Cryptocurrency is just like our local fiat currency, except it can be stored, moved, and transacted online. In short, one can assume cryptocurrency as digital cash.
It is called a cryptocurrency because it is protected by cryptography technique, where every user is provided with a secret private key. The private key is essential to facilitate transactions. Every user has their unique private key (must not be shared) and public key (which can be shared).
Cryptocurrencies make payments faster and safer, unlike our fiat currency. It can be used to purchase both online and offline products, tickets, tokens, coupons, and a lot more.
The main perk of cryptocurrency, when compared with the existing fiat currency, is that they are decentralized. It means the users are connected in a peer-to-peer network, unlike a central server that stores all the data. Here, every user is their own server. They get to own a copy of the entire database. That’s what we call a multi-nodal operation. There’s no single point of failure.
To help you understand this better, here’s an example.

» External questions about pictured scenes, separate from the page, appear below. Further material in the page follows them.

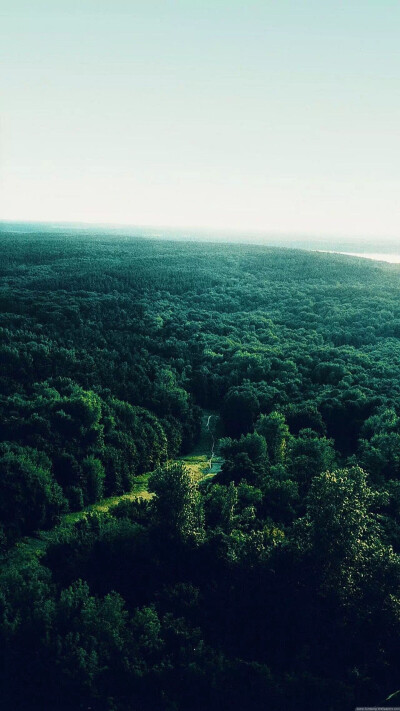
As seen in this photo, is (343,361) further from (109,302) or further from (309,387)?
(109,302)

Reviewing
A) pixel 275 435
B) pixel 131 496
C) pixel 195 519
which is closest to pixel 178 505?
pixel 195 519

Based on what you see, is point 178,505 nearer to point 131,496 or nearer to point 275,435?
point 131,496

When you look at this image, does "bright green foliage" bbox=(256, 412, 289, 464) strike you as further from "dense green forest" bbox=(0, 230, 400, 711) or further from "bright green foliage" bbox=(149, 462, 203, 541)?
"bright green foliage" bbox=(149, 462, 203, 541)

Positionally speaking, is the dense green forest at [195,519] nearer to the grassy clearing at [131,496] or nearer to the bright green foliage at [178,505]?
the bright green foliage at [178,505]

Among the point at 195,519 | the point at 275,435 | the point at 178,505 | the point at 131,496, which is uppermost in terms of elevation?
the point at 178,505

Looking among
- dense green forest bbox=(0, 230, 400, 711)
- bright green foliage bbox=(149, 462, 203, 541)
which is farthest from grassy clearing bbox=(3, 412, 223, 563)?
bright green foliage bbox=(149, 462, 203, 541)

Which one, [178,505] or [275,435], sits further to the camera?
[275,435]

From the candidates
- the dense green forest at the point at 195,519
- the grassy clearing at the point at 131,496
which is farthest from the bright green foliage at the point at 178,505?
the grassy clearing at the point at 131,496

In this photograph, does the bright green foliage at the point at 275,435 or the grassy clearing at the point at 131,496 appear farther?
the bright green foliage at the point at 275,435

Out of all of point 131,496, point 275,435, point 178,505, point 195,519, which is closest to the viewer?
point 178,505
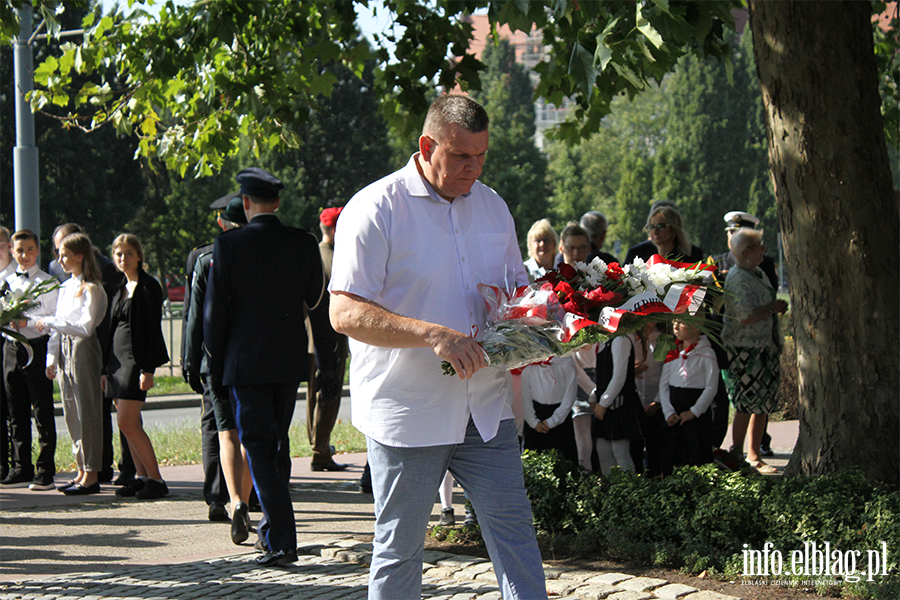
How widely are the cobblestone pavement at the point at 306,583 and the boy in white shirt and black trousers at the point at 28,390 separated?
3035 millimetres

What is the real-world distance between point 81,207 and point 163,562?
1289 inches

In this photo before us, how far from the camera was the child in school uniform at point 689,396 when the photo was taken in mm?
6789

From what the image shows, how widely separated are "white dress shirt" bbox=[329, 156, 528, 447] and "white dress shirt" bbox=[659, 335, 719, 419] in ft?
12.4

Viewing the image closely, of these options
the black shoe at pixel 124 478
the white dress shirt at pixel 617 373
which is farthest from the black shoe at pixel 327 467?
the white dress shirt at pixel 617 373

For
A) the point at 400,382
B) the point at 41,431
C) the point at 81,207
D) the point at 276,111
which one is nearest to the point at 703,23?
the point at 400,382

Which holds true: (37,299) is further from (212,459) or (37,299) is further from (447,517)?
(447,517)

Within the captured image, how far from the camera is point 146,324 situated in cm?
746

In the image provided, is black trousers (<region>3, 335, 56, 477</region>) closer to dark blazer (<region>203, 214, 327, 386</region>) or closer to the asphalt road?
dark blazer (<region>203, 214, 327, 386</region>)

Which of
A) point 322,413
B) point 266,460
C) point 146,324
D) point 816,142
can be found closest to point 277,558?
point 266,460

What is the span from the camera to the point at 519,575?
3314 mm

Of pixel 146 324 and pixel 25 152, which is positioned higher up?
pixel 25 152

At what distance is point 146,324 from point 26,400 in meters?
1.71

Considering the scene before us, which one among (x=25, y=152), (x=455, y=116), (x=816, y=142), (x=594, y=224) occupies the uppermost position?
(x=25, y=152)

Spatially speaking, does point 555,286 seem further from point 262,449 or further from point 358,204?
point 262,449
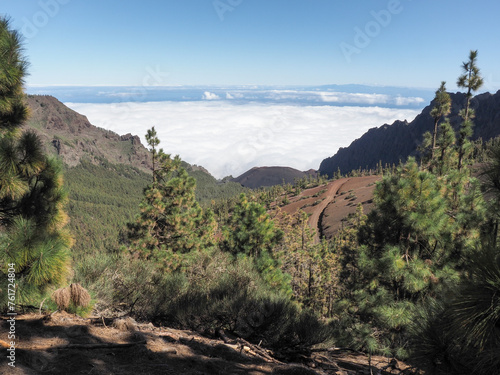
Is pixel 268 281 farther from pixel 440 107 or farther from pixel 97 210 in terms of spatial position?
pixel 97 210

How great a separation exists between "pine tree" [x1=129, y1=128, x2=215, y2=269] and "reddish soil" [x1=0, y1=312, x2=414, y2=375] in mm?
11244

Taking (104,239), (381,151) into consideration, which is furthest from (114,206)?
(381,151)

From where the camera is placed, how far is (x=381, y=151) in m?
199

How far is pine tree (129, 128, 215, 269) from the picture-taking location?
15.8 meters

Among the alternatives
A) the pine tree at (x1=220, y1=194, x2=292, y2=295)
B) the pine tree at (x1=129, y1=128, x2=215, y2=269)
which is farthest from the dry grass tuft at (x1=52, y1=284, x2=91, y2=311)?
the pine tree at (x1=129, y1=128, x2=215, y2=269)

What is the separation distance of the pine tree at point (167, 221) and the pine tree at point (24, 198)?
10757 millimetres

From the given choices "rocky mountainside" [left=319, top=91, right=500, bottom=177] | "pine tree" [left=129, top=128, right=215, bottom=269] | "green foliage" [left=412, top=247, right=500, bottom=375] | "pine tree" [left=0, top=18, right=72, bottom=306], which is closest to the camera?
"green foliage" [left=412, top=247, right=500, bottom=375]

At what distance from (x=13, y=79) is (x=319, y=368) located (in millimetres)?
6752

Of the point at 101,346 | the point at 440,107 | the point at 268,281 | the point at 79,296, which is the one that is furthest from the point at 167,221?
the point at 440,107

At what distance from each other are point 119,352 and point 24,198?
10.1ft

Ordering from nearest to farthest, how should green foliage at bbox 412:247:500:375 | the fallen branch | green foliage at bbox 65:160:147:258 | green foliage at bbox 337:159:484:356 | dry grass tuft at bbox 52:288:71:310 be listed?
1. green foliage at bbox 412:247:500:375
2. the fallen branch
3. dry grass tuft at bbox 52:288:71:310
4. green foliage at bbox 337:159:484:356
5. green foliage at bbox 65:160:147:258

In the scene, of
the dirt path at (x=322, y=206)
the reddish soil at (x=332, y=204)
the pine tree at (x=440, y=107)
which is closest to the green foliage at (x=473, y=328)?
the pine tree at (x=440, y=107)

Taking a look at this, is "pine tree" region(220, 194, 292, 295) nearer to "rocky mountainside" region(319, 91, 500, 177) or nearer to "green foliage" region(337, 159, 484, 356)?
"green foliage" region(337, 159, 484, 356)

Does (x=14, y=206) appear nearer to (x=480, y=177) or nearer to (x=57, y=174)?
(x=57, y=174)
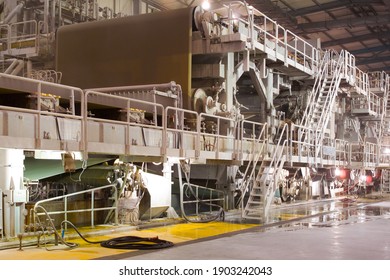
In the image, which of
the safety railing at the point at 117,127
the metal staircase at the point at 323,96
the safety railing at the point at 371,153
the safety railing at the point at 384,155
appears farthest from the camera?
the safety railing at the point at 384,155

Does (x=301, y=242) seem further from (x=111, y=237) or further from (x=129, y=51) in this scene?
(x=129, y=51)

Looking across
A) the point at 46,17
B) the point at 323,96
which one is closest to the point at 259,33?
the point at 323,96

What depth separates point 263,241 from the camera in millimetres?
10836

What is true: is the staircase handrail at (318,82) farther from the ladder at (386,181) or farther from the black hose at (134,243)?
the ladder at (386,181)

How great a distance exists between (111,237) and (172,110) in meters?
3.36

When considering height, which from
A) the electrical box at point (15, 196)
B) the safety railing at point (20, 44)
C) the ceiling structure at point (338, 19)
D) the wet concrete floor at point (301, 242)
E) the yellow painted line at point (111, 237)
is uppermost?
the ceiling structure at point (338, 19)

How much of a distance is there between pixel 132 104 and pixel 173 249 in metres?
3.80

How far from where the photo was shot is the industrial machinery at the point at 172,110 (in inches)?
369

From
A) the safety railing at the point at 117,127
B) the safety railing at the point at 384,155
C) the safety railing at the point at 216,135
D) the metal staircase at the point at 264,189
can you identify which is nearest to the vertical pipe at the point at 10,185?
the safety railing at the point at 117,127

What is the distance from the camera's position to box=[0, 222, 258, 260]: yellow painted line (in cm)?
876

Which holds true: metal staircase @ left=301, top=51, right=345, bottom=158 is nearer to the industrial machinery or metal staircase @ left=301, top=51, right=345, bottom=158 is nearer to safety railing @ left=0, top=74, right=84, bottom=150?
the industrial machinery

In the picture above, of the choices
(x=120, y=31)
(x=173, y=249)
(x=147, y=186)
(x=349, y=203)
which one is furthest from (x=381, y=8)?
(x=173, y=249)

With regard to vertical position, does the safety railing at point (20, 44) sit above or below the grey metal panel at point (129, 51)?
above

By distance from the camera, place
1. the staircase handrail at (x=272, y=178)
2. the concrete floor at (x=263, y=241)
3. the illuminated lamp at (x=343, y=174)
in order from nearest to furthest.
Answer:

EXAMPLE: Assume you purchase a product by making an online payment. You seek the support of your registered bank to facilitate the payment process. For processing the transaction, the bank levies a charge. Beyond the charging fee, all your data is stored in a centralized server. So, when someone hacks the system, they can gain easy access to every users’ data and funds. This monumental barrier is overcome by decentralization and cryptocurrency. Because users can directly pay the concerned party without the presence of a financial body and any middle-men. Thereby, huge savings are seen. Moreover, your account won’t get hacked.
Similar to private keys, digital signatures also encrypt the transaction. And, every transaction is added to the public database and remains immutable.